つまり、表示上は「9:00の予約」であっても、実際には「9:00〜9:30の枠の中の一人」という意味であり、その枠の中で3人目や4人目だった場合は、予約の時点で9時ちょうどに呼ばれることはまずない、というのが実情です。

この仕組みを知らずにいると、「9時を過ぎたのに呼ばれない……」と不安になったり、「予約時間なんて、あって無いようなものじゃないか」とイライラしてしまったりすることもあるかもしれません。

私自身も、最初は「予約時間」という言葉を「その時刻に予約」という意味だと思い込んでいたため、何度もこの感覚を味わいました。

さらに、ただでさえ枠の後ろの方に割り当てられているところに、一人ひとりの診察が長引いたり、急患対応が入ったりすれば、予約時間から1〜2時間ほど待つことになるのも、ある意味で「システム的に仕方がない」ことなのだと感じています。

※枠(時間)あたりの予約人数やシステムは医療機関によって異なります

待ち時間は、意外と貴重な時間

病院の待合室は、現代生活では珍しく「特にやることがない」状態に置かれる場所です。

普段の生活では、少しでも時間が空くと無意識にスマホを手に取り、ニュースをチェックしたりSNSを眺めたりしてしまいがちです。

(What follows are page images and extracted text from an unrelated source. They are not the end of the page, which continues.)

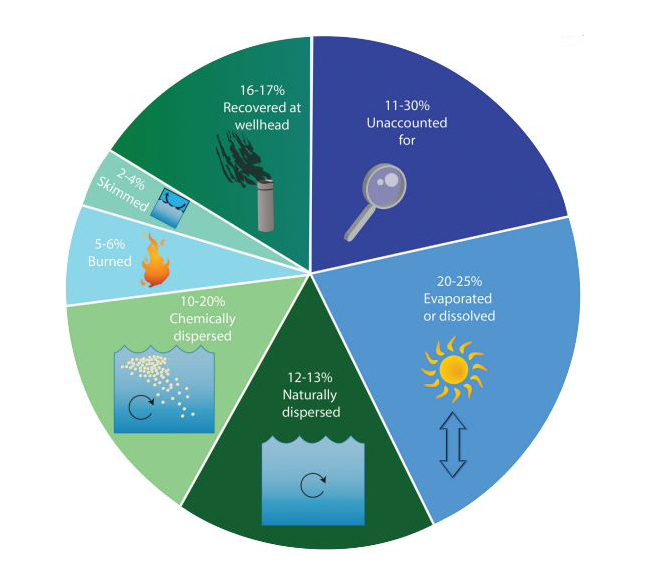 16-17%
Recovered at
wellhead

11-30%
Unaccounted
for

20-25%
Evaporated
or dissolved

12-13%
Naturally
dispersed

10-20%
Chemically
dispersed

5-6%
Burned

2-4%
Skimmed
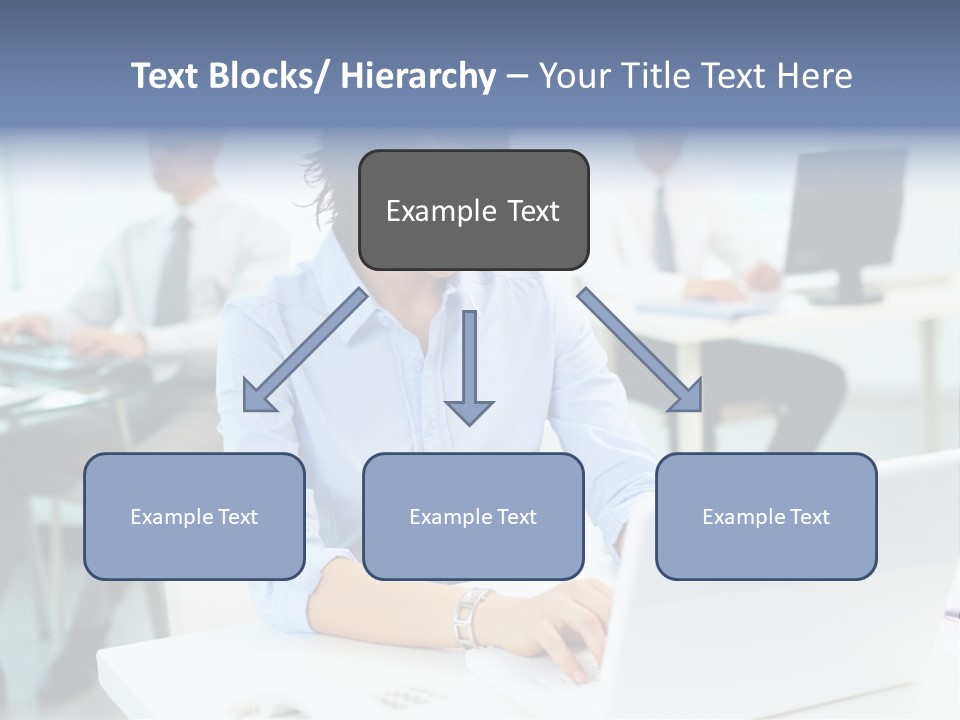 Text Blocks/ Hierarchy – Your Title Text Here

Example Text

Example Text

Example Text

Example Text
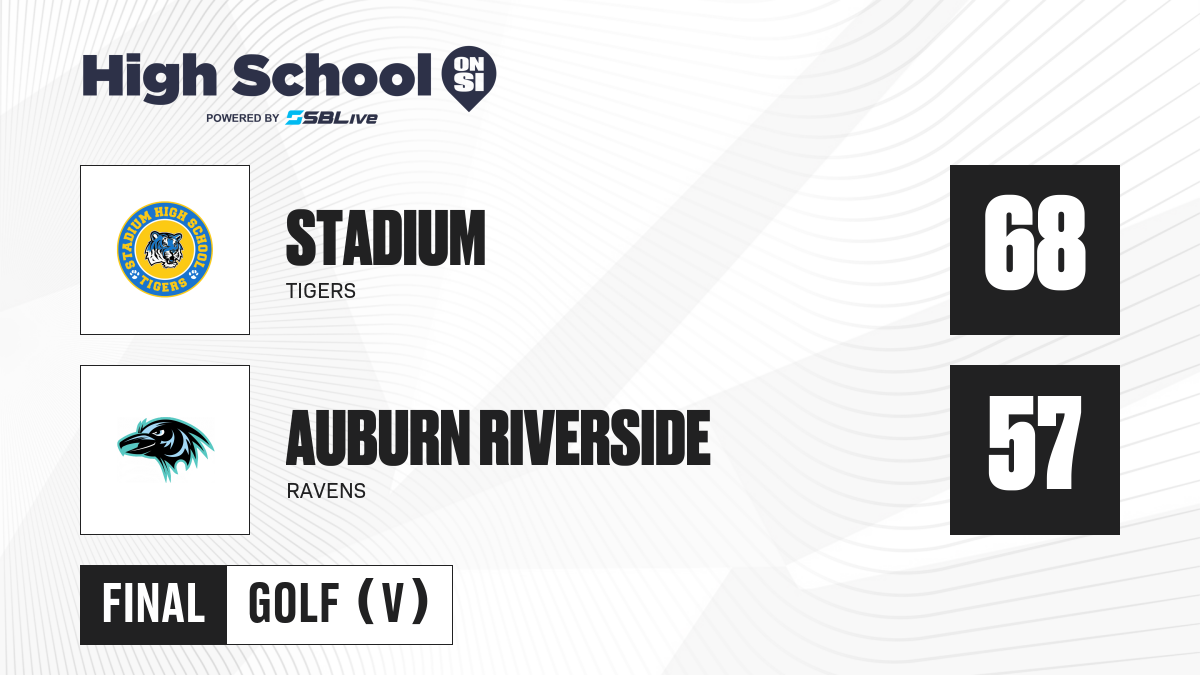 High School ON SI
POWERED BY SBLive

STADIUM HIGH SCHOOL TIGERS

STADIUM
TIGERS

68

AUBURN RIVERSIDE
RAVENS

57

FINAL GOLF (V)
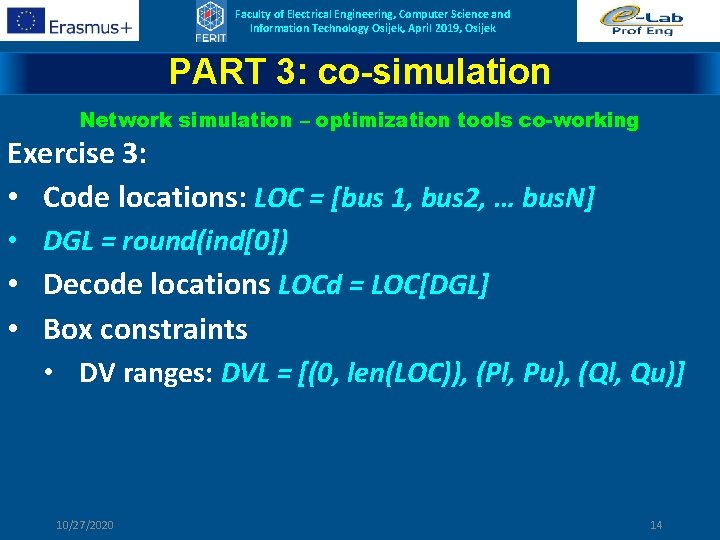 Erasmus+

FERIT

Faculty of Electrical Engineering, Computer Science and Information Technology Osijek, April 2019, Osijek

e-Lab Prof Eng

PART 3: co-simulation

Network simulation – optimization tools co-working

Exercise 3:

• Code locations: LOC = [bus 1, bus2, … busN]
• DGL = round(ind[0])
• Decode locations LOCd = LOC[DGL]
• Box constraints
  • DV ranges: DVL = [(0, len(LOC)), (Pl, Pu), (Ql, Qu)]

10/27/2020

14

しかし、待合室という静かな空間は、デジタルな喧騒から離れて「一人の時間」に没頭するのに適した環境だと感じています。

私は読書が好きなので、通院時には文庫本をバッグに必ず入れています。文庫本は軽くて場所を取らず、待合室で開いても邪魔になりません。

例えば、「病院の待ち時間にだけ読み進める本」があると、不思議なことに待ち時間がむしろありがたく、「続きを読み進められる楽しみな時間」へと変わります。

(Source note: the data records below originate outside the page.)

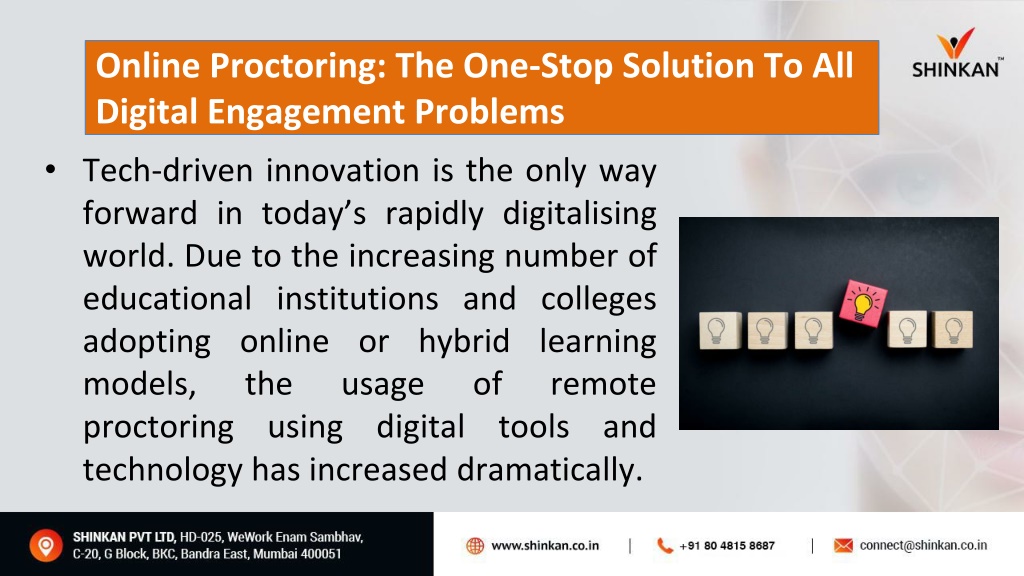 Online Proctoring: The One-Stop Solution To All Digital Engagement Problems

SHINKAN™

• Tech-driven innovation is the only way forward in today's rapidly digitalising world. Due to the increasing number of educational institutions and colleges adopting online or hybrid learning models, the usage of remote proctoring using digital tools and technology has increased dramatically.

SHINKAN PVT LTD, HD-025, WeWork Enam Sambhav, C-20, G Block, BKC, Bandra East, Mumbai 400051

www.shinkan.co.in | +91 80 4815 8687 | connect@shinkan.co.in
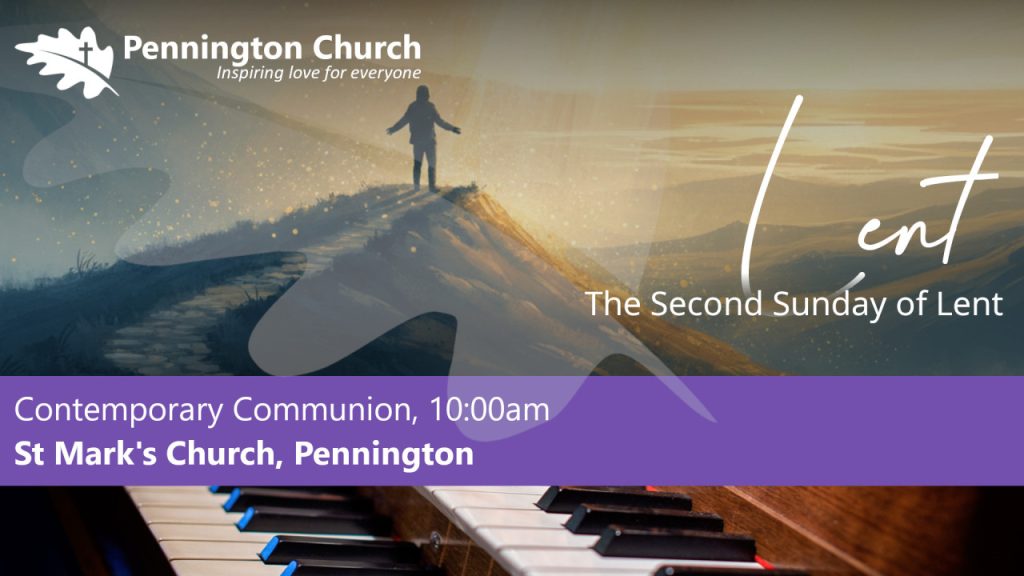 Pennington Church
Inspiring love for everyone

Lent
The Second Sunday of Lent

Contemporary Communion, 10:00am
St Mark's Church, Pennington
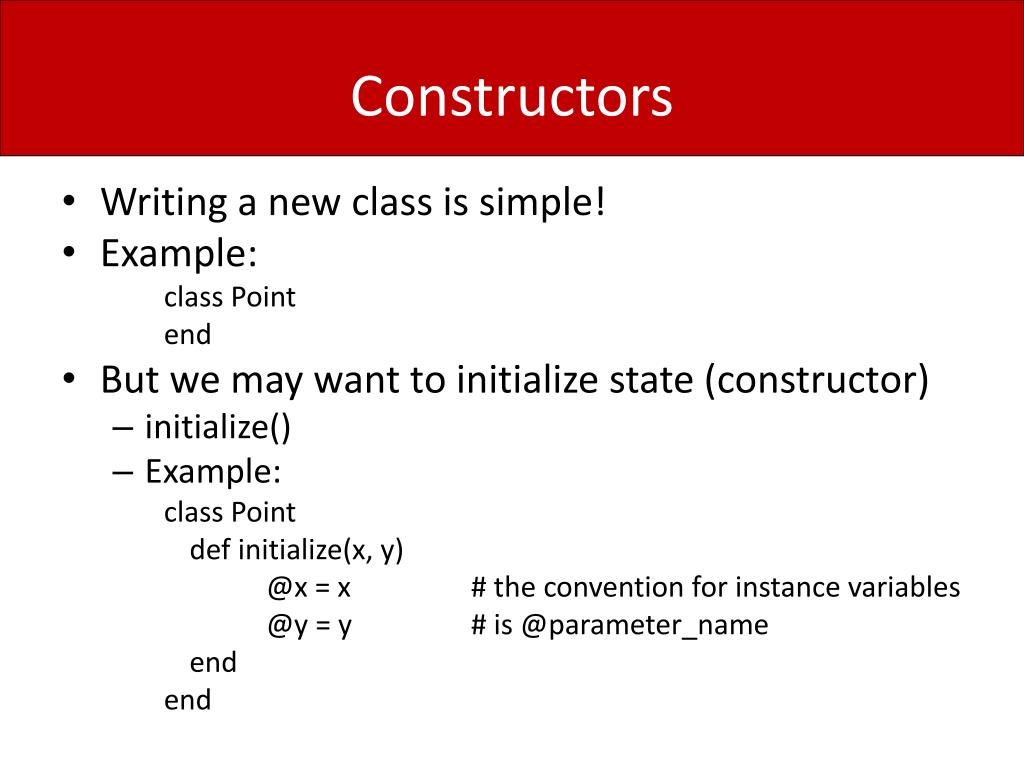 Constructors

• Writing a new class is simple!
• Example:
class Point
end
• But we may want to initialize state (constructor)
– initialize()
– Example:
class Point
def initialize(x, y)
@x = x # the convention for instance variables
@y = y # is @parameter_name
end
end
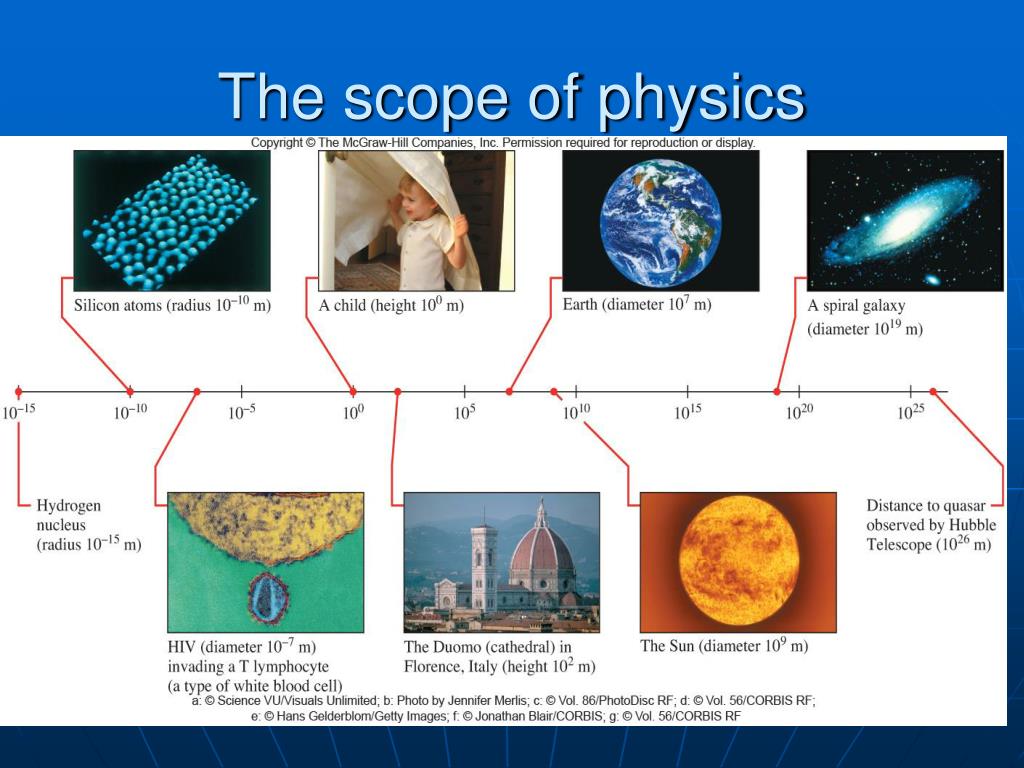 The scope of physics

Copyright © The McGraw-Hill Companies, Inc. Permission required for reproduction or display.

Silicon atoms (radius $10^{-10}$ m)

A child (height $10^{0}$ m)

Earth (diameter $10^{7}$ m)

A spiral galaxy (diameter $10^{19}$ m)

$10^{-15}$ $10^{-10}$ $10^{-5}$ $10^{0}$ $10^{5}$ $10^{10}$ $10^{15}$ $10^{20}$ $10^{25}$

Hydrogen nucleus (radius $10^{-15}$ m)

HIV (diameter $10^{-7}$ m) invading a T lymphocyte (a type of white blood cell)

The Duomo (cathedral) in Florence, Italy (height $10^{2}$ m)

The Sun (diameter $10^{9}$ m)

Distance to quasar observed by Hubble Telescope ($10^{26}$ m)

a: © Science VU/Visuals Unlimited; b: Photo by Jennifer Merlis; c: © Vol. 86/PhotoDisc RF; d: © Vol. 56/CORBIS RF; e: © Hans Gelderblom/Getty Images; f: © Jonathan Blair/CORBIS; g: © Vol. 56/CORBIS RF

スマホの通知に邪魔されず、物語や知識の中に潜り込める時間は、今では私にとって意外と貴重なリセットタイムになっています。

待ち時間に読むために持って行く文庫本の写真
待ち時間に読むためにかばんに入れている文庫本

待合室で見かける、多様な時間の過ごし方

待合室という空間でふと周りに目を向けてみると、そこには人それぞれの「過ごし方の工夫」があります。

  • 黙々と編み物を進めている人
  • 折り紙を折っている人
  • 目を閉じて静かに体を休めている人
  • 手帳を開き、何かを書き留めている人

もちろんスマホを見ている人もいますが、皆さんそれぞれ自分なりのスタイルで待ち時間を過ごしています。

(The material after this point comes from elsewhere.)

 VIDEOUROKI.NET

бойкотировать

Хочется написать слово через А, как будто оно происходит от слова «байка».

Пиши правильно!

同じ「1時間の待ち時間」でも、その中身は人によって全く違う。そんな様子を眺めていると、待合室は単なる「待機場所」ではなく、日常から少し切り離された穏やかな共有スペースのようにも感じられます。

待ち時間を心地よくするための「準備」

待ち時間をポジティブに捉えるためには、物理的な準備も大切です。長い時間を過ごすことになるからこそ、少しでも快適な環境を自分で整えておくようにしています。

  • 調整しやすい服装
    院内の空調は、場所によって温度差があることが多いです。長時間座っていても体が冷えないよう、羽織れるものがあると安心です。
  • 筆記用具
    先生に聞きたいことをメモしたり、説明を受けたことを記録したり、読書中に気になった言葉を書き留めたりするためのペンやノート、手帳など。使い慣れた文房具が手元にあるだけで、安心感があります。
  • 飲み物(水かお茶)
    緊張や乾燥で喉が渇くこともあるため、蓋の閉まる飲み物を用意しておくと、落ち着いて待つことができます。私が今までに受けてきた検査では、だいたい「水かお茶ならOK」とされていました。

特別なことではありませんが、こうした小さな準備があるだけで、待ち時間の質はぐっと変わります。

かばんに入れているペンとノートの写真
手帳(ノート)とペンがあると、なにかと便利です。

診察をスムーズにする「質問リスト」の整理

待ち時間は、この後の診察の「準備時間」でもあります。いざ呼ばれると、緊張して話したかったことを忘れてしまうことも多いものです。

当日の朝や待ち時間に、以下の3点を手帳やメモアプリなどに書き出してみると、聞き忘れを防げますよ。

  • 体調について
    体温はどうだったか、症状はどこが辛くて、ずっと同じなのか、変わったのかなど。
  • 薬について
    あと何日分残っているか、飲んでみてどうだったか、副作用が気になるから別の薬を試せないか相談してみるなど。
  • 今日、絶対に先生に聞きたいこと
    タイミングを逃すとまた数ヶ月後になってしまうので、今気になっていることや、どういった不安があるのかなど。

こうした準備をすることで、診察時間が濃密になり、結果的に次の患者さんへのスムーズなバトンタッチにも繋がると考えています。

まとめ

病院での待ち時間は確かに「待たされている時間」ではありますが、見方を変えれば、誰にも邪魔されない「自分だけの自由な時間」でもあります。

予約枠の仕組みを知ることや、時間通りに呼ばれることの方が珍しいという気持ちで待つことで、診察までの時間を落ち着いて、穏やかに過ごせると感じています。

この記事が、病院での待ち時間に不安やストレスを抱えている方の参考になれば幸いです。